Maven is most used as build and dependency management tool. The pom.xml is its configuration file, which also contains the dependencies.
Apache Maven is a software project management and comprehension tool.
Based on the concept of a project object model (POM), Maven can manage
a project's build, reporting and documentation from a central piece of
information.
https://maven.apache.org/
You do not need Maven, but it just makes building the application and (test-)reporting easier. You could do everything with plain Java technically.
Git is just a version control system, pushing code to a version control system does not integrate it. It just manages code merges, but not if it works integrated.

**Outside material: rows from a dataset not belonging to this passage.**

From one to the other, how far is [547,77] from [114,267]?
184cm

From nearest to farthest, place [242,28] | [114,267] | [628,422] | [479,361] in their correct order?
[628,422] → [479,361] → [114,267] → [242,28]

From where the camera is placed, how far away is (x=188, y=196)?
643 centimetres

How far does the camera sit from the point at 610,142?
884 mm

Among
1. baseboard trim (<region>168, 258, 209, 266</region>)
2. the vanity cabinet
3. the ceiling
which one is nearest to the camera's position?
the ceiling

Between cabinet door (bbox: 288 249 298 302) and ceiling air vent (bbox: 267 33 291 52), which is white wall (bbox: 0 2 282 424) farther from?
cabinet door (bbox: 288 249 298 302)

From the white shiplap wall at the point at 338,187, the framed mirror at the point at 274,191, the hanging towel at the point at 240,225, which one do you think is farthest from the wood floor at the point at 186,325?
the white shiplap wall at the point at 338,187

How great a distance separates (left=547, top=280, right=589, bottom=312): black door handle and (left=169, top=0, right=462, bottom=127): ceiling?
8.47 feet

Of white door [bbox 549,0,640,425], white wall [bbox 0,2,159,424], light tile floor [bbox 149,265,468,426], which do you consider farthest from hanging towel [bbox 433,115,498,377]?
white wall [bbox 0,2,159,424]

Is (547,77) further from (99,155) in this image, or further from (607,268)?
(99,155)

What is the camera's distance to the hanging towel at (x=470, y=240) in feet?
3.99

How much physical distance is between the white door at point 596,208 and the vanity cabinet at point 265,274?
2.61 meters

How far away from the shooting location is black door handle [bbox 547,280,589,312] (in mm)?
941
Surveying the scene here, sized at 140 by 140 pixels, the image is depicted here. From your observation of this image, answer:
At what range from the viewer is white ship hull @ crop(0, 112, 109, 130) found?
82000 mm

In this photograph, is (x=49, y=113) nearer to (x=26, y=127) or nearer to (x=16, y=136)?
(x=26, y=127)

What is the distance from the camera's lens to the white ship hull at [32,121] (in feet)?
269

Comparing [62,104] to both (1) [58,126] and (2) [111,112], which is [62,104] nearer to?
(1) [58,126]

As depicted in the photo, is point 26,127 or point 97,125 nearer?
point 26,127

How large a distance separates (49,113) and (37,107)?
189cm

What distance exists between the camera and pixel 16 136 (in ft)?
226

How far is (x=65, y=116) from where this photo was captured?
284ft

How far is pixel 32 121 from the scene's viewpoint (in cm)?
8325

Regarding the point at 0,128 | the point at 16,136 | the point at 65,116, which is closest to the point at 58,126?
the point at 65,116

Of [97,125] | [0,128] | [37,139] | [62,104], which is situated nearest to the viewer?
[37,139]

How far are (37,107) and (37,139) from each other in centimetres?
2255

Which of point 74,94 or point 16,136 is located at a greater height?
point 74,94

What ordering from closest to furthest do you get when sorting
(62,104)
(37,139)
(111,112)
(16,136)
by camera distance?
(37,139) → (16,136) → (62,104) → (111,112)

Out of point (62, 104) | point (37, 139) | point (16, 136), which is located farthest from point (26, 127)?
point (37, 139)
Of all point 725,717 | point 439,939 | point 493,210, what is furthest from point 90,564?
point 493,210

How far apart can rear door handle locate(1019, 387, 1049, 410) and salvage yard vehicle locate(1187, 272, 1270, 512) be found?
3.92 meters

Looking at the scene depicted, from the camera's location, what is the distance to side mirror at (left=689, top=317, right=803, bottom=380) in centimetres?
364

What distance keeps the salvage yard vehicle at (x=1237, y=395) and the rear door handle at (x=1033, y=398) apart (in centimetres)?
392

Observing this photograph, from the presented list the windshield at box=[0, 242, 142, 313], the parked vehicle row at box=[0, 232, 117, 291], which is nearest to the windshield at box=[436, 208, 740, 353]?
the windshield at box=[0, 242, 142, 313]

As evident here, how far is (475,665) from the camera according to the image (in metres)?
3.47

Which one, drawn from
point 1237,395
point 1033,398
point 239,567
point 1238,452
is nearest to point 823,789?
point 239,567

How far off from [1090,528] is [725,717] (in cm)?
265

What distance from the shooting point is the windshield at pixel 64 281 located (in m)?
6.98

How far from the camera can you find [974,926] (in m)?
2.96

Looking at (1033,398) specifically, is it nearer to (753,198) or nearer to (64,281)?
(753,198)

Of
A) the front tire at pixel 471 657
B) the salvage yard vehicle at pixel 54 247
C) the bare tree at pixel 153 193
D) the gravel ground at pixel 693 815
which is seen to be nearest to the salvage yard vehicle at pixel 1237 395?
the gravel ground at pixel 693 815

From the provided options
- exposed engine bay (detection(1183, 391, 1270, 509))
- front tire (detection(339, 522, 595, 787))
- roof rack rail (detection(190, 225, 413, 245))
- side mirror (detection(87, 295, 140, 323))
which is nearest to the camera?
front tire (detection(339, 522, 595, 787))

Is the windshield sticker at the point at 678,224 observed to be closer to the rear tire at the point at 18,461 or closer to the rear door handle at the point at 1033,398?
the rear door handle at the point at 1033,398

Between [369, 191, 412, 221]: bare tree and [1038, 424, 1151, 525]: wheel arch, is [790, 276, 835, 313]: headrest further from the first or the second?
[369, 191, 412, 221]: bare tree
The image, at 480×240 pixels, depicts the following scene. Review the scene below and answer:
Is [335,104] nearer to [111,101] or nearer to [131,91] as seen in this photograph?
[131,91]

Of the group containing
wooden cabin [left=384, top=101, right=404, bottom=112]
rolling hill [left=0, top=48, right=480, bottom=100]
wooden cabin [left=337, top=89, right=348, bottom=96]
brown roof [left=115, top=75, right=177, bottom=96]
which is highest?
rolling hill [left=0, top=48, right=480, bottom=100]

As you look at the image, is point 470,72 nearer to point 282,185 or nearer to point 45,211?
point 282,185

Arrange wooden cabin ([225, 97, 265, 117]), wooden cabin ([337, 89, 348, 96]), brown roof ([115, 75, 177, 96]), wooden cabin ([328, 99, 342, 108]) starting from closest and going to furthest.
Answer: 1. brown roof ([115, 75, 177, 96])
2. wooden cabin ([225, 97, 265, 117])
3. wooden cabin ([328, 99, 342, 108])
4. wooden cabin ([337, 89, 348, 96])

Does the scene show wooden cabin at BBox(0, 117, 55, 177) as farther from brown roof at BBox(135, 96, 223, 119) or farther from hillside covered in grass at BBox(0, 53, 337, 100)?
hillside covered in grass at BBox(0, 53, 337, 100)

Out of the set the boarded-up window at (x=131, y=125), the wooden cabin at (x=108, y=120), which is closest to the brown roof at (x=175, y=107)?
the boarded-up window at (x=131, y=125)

Continuous integration jobs monitor a version control system and when a code change occurs it retrieves the changes and builds the system. Afterwards you could run unit-tests or deploy it to a test-environment to run Selenium-tests against it. Its primary goal is to verify the code builds and no developers are blocked when pulling the latest code from version control. The second feature is to run the automated-tests to check the code did not break some functionality.
The total flow looks something like this:
- Developer pushed code changes to a git-repository
- Jenkins pulls the code changes
- Jenkins fires a job that fires a Maven command which:
- pulls the latest dependencies
- builds the Java application
- runs the unit-tests
- Jenkins deploys to a test-environment (this step might not be optional, depending on how the Selenium-tests start the application)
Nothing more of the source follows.